Newspapers have widely covered the poor state of retail in HK and undoubtedly, there has been undue pressure on many small retailers. The trend of consumers going north to Shenzhen across the border has also reduced dollars spent locally. Nevertheless, IH Retail is a value-for-money, high-quality and multi-category retailer that is catering to a growing class of value-conscious consumers who are going through a lengthened inflationary environment. With over 1mn J Fun (customer loyalty program) members, the company constantly offers discounts, coupons and deals to customers. As more small-scale, single-chain retailers struggle in this environment, chained stores like JHC and others such as Best Mart 360 (2360.HK) and 759 阿信屋 (759.HK) are likely to capture higher wallet share and withstand near-term pressures.
Do I think the stock can double from here? Probably not, but there is sizeable upside based on a simple analysis: Taking pre-Covid operating profit of HK$200mn5 and using 6 and 8x EV/EBIT multiples and subtracting net debt (including leases) as of October 2023, we get equity value of HK$1.2 and HK$1.8 per share respectively (v.s. current price of HK$1.3). Instead of thinking in absolute terms, there seems to be more upside relative to downside, along with steady dividend income (low double-digit yield). Favorable to some investors I presume?
Key risks: Rising rental and labor costs, competition from online platforms (e.g., Taobao), poor store expansion policy. While increased outbound travel by HongKongers is a risk, I do think it is more short-term in nature and is taking more share of discretionary spending (restaurants, higher-value goods, experiences such as spas/massage/entertainment etc.) than compared to everyday goods.
I would highly appreciate if you could share this with fellow investors and am more than happy to engage/discuss alternate thoughts that you may have!
Hong Kong Immigration Department Statistics
Year-end is April 30th for the company.
Market Cap + Net debt including lease liabilities
HK Census and Statistics Department. Online retail refers to sale of goods through electronic devices by local retail establishments.
The company actually was a COVID beneficiary (masks, test kits, hand sanitizers etc.) and hence pre-COVID OP is a more reasonable number to look at.

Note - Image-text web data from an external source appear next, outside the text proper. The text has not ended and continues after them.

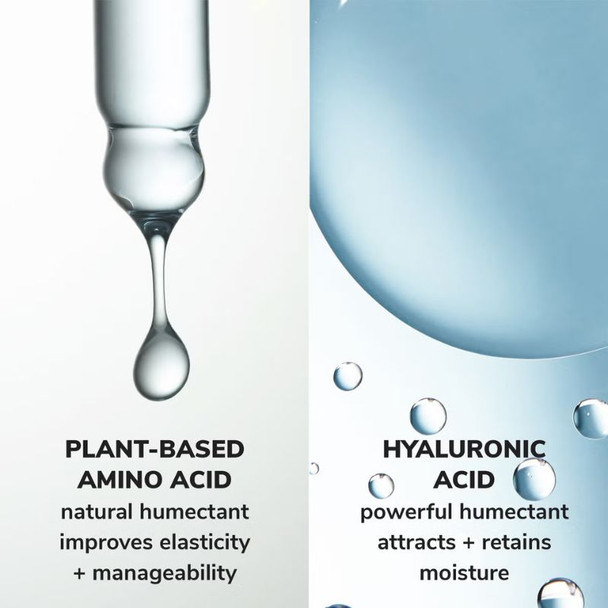 Color WOW Money Laundering Hydrating Shampoo 250ml 4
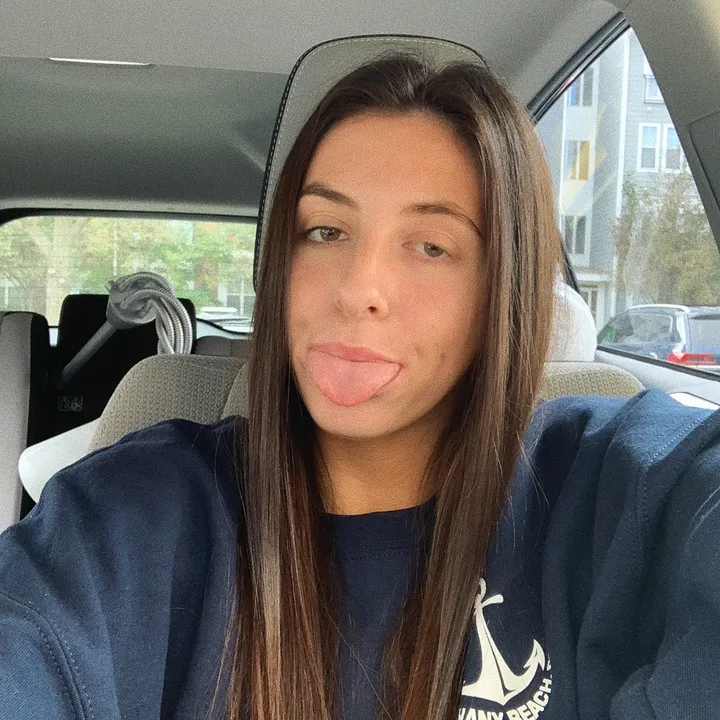 @jadynfox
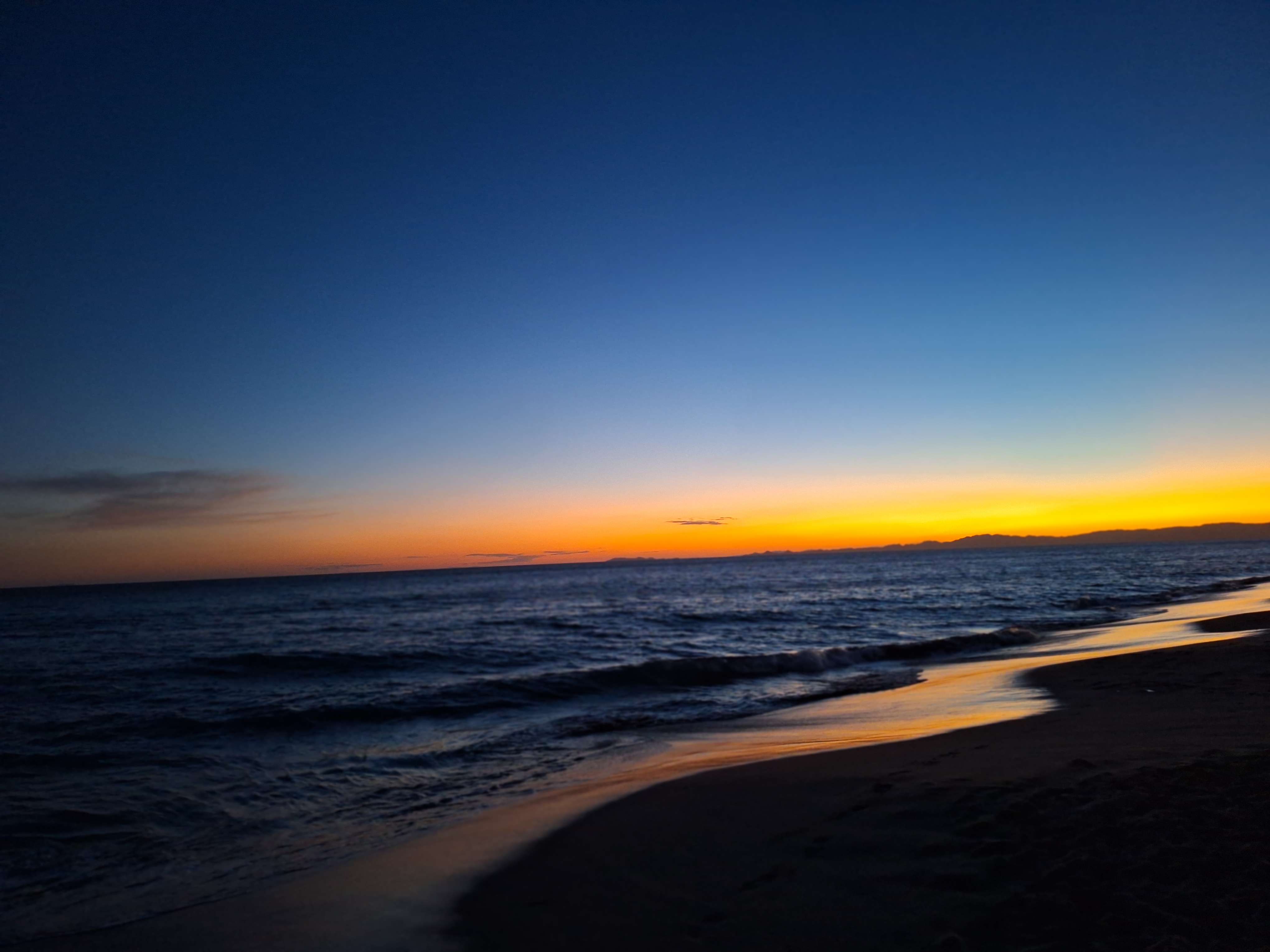 El Pargo Rojo Restaurant image 6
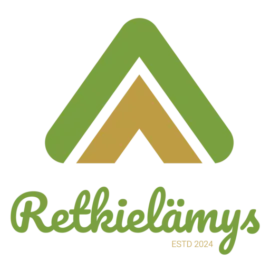Retkielämys Oy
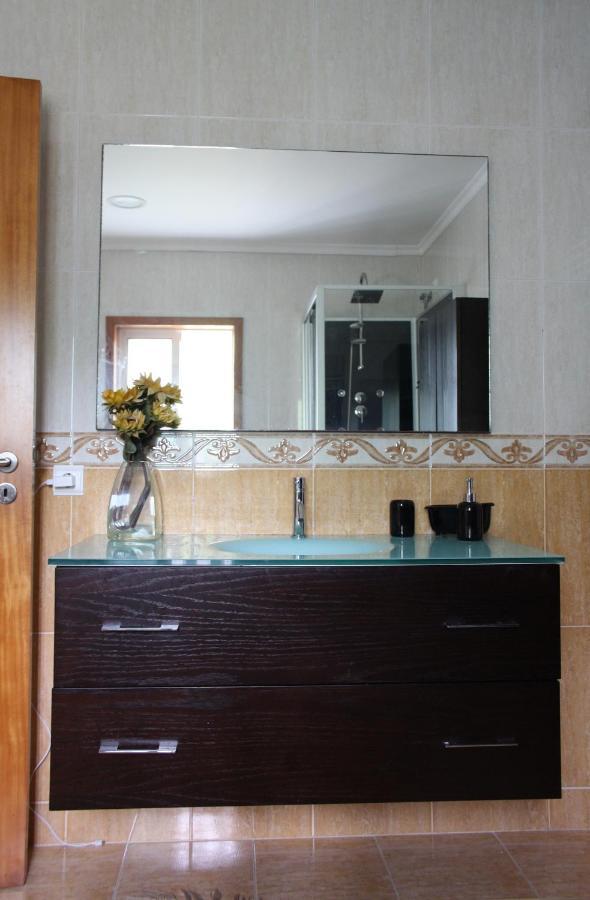 Mr Alheira House Βίλα Barcelos Εξωτερικό φωτογραφία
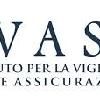 Rehabilitación de la residencia de Bennàger (IVASS)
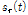 http://static.apub.kr/journalsite/sites/ask/2012-031-06/0660310605/images/PICA014.gif
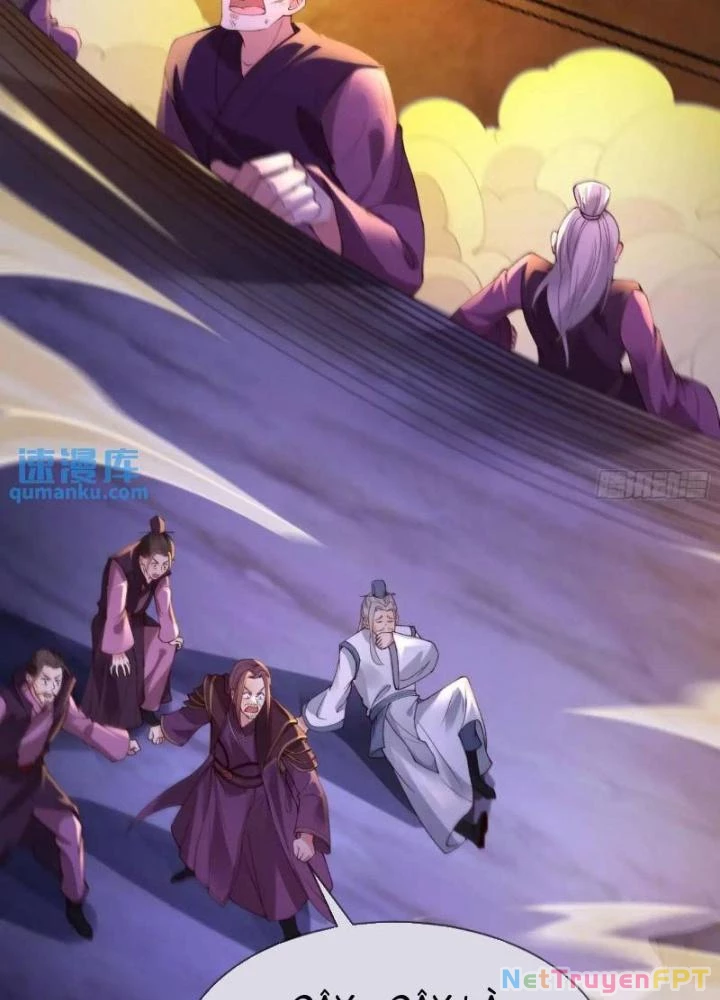 Tiên Tử Tha Mạng Chapter 70 - Trang 2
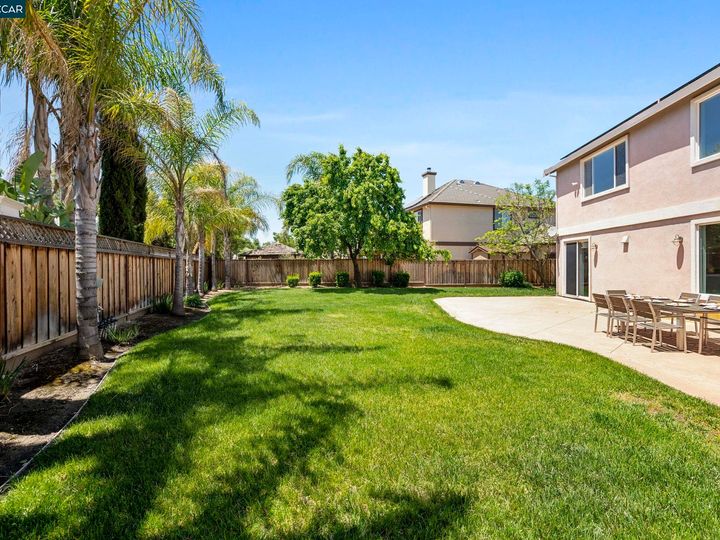 708 Iris Ct, Brentwood, CA | Brentwood Park. Photo 54 of 59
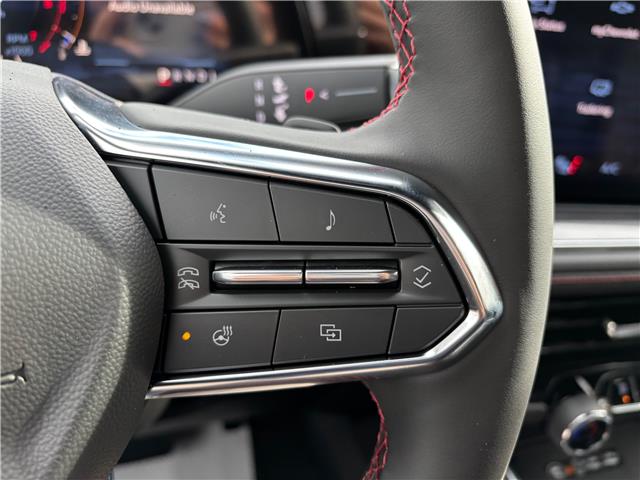 2026 Chevrolet Tahoe RST (Stk: TT124086) in Caledonia - Image 29 of 54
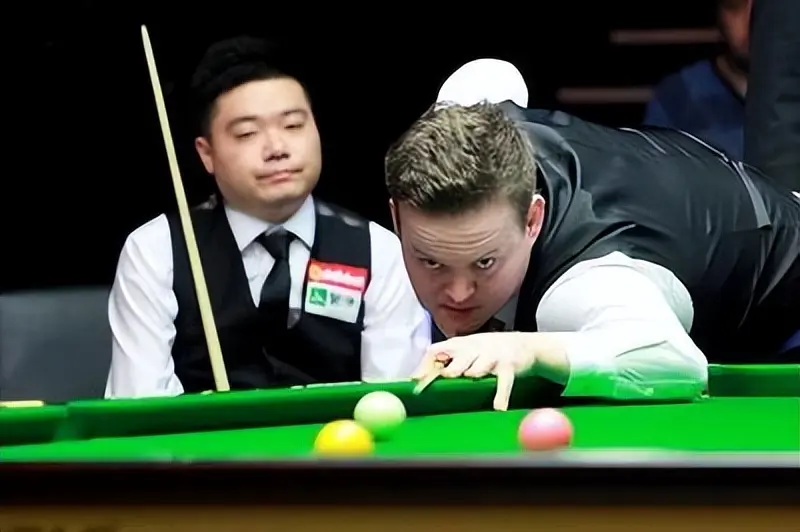 绝杀火箭奥, 武汉公开赛 绝杀火箭奥, 武汉公开赛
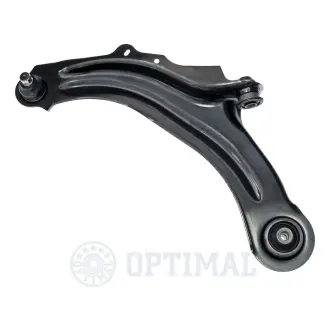 Важіль підвіски Optimal G6-1078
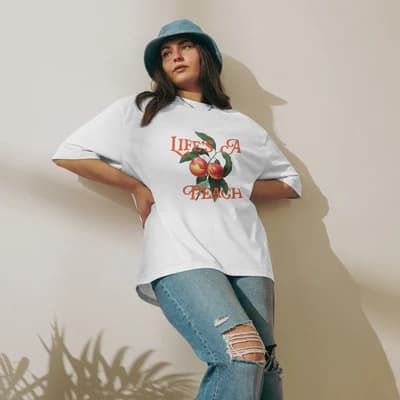 Samson Mwita: Timeless, Comfortable Everyday Wear for Every Occasion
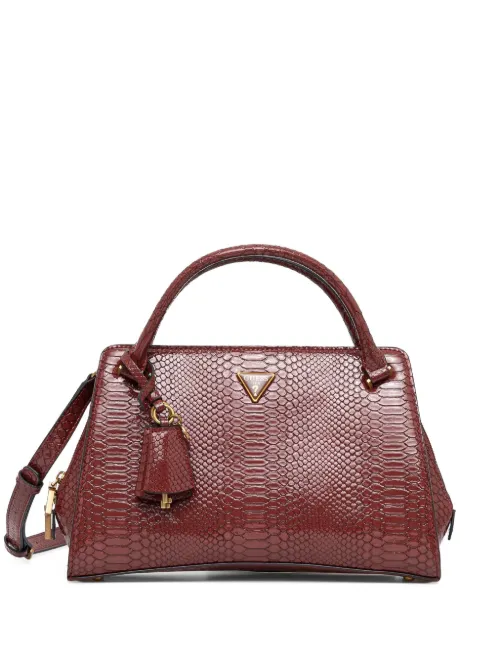 Sac à main Annita - GUESS USA - Modalova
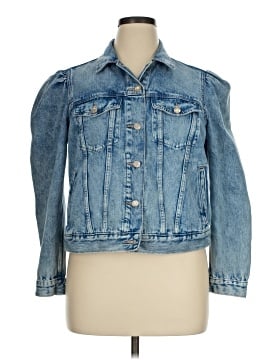 Gap Denim Jacket (view 1)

I just found and included this post in my Monday links collection posts - Emerging Market Links + The Week Ahead (August 19, 2024) https://emergingmarketskeptic.substack.com/p/emerging-markets-week-august-19-2024 Not familiar with this store or stock but this type of store seems to have alot of competition - at least in SE Asia e.g. Daiso, etc and from the picture you included, more geared for higher income places like Singapore and HK...
What do you see as the issue with their store expansion policy? Around half their stores are in the NT, and their stated strategy seems to be aligned with govt / developer focus to increase housing supply in the NT.